A subset of the distribution that can be excluded if unneeded/wanted
Features are created using these keyword arguments:
'description' -- a short, human readable description of the feature, to
be used in error messages, and option help messages.
'standard' -- if true, the feature is included by default if it is
available on the current system. Otherwise, the feature is only
included if requested via a command line '--with-X' option, or if
another included feature requires it. The default setting is 'False'.
'available' -- if true, the feature is available for installation on the
current system. The default setting is 'True'.
'optional' -- if true, the feature's inclusion can be controlled from the
command line, using the '--with-X' or '--without-X' options. If
false, the feature's inclusion status is determined automatically,
based on 'availabile', 'standard', and whether any other feature
requires it. The default setting is 'True'.

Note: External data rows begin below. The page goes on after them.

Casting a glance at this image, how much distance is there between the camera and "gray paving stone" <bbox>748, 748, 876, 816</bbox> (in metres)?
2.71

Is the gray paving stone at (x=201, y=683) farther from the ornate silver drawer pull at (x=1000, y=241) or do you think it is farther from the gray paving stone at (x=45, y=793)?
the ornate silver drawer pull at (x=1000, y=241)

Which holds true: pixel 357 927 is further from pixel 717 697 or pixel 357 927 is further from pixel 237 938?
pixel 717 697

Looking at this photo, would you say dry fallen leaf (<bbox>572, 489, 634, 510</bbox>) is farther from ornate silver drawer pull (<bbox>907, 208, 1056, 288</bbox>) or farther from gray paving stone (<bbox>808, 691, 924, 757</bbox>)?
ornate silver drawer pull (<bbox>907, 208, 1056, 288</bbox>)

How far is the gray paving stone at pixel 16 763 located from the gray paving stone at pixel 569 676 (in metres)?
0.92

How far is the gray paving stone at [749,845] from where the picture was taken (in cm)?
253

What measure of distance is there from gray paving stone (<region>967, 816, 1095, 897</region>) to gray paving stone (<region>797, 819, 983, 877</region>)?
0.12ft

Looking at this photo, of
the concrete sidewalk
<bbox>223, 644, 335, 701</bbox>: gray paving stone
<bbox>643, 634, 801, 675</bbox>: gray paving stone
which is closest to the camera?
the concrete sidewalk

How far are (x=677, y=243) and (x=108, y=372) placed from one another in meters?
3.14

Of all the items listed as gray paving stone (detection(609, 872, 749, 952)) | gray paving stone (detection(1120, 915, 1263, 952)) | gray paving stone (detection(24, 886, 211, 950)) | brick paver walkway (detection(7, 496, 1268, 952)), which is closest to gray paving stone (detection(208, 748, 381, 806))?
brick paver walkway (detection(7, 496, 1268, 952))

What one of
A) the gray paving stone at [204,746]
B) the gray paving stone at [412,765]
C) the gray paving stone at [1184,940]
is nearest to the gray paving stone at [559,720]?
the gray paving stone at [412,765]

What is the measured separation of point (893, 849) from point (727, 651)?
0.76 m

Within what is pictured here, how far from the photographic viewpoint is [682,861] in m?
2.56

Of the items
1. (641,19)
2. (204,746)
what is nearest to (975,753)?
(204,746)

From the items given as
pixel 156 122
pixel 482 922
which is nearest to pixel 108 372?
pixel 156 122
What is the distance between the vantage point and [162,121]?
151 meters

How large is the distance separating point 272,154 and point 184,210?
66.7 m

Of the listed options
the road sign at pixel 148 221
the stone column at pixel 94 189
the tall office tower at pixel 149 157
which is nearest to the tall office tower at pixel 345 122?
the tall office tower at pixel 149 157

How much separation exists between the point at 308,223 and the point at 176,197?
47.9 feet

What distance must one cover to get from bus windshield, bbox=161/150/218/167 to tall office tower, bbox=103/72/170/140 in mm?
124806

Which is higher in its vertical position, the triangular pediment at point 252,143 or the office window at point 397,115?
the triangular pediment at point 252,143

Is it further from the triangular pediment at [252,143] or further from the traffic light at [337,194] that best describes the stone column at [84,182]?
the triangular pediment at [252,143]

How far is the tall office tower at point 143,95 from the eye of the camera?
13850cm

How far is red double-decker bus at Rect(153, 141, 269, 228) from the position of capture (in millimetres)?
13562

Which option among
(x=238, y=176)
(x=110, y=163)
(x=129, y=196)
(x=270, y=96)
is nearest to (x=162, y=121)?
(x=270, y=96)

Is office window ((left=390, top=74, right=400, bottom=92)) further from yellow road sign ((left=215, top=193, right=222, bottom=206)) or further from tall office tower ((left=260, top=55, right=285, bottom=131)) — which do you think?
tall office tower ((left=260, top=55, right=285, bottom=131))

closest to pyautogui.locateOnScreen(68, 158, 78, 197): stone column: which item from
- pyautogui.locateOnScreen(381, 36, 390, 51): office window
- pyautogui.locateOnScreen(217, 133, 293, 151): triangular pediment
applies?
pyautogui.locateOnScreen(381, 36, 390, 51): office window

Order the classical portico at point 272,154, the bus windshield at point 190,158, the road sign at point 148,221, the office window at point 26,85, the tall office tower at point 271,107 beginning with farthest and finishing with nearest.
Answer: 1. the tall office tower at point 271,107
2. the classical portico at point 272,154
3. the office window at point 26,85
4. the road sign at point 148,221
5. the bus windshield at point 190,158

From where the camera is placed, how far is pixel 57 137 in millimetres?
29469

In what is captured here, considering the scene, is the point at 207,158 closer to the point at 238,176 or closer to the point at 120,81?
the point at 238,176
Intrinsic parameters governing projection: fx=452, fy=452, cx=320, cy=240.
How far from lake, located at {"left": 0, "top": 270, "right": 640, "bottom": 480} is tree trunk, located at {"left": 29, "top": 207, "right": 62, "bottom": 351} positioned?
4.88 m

'require_features' -- a string or sequence of strings naming features
that should also be included if this feature is included. Defaults to
empty list. May also contain 'Require' objects that should be
added/removed from the distribution.
'remove' -- a string or list of strings naming packages to be removed
from the distribution if this feature is *not* included. If the
feature *is* included, this argument is ignored. This argument exists
to support removing features that "crosscut" a distribution, such as
defining a 'tests' feature that removes all the 'tests' subpackages
provided by other features. The default for this argument is an empty
list. (Note: the named package(s) or modules must exist in the base
distribution when the 'setup()' function is initially called.)
other keywords -- any other keyword arguments are saved, and passed to
the distribution's 'include()' and 'exclude()' methods when the
feature is included or excluded, respectively. So, for example, you
could pass 'packages=["a","b"]' to cause packages 'a' and 'b' to be
added or removed from the distribution as appropriate.
A feature must include at least one 'requires', 'remove', or other
keyword argument. Otherwise, it can't affect the distribution in any way.
Note also that you can subclass 'Feature' to create your own specialized
feature types that modify the distribution in other ways when included or
excluded. See the docstrings for the various methods here for more detail.
Aside from the methods, the only feature attributes that distributions look
at are 'description' and 'optional'.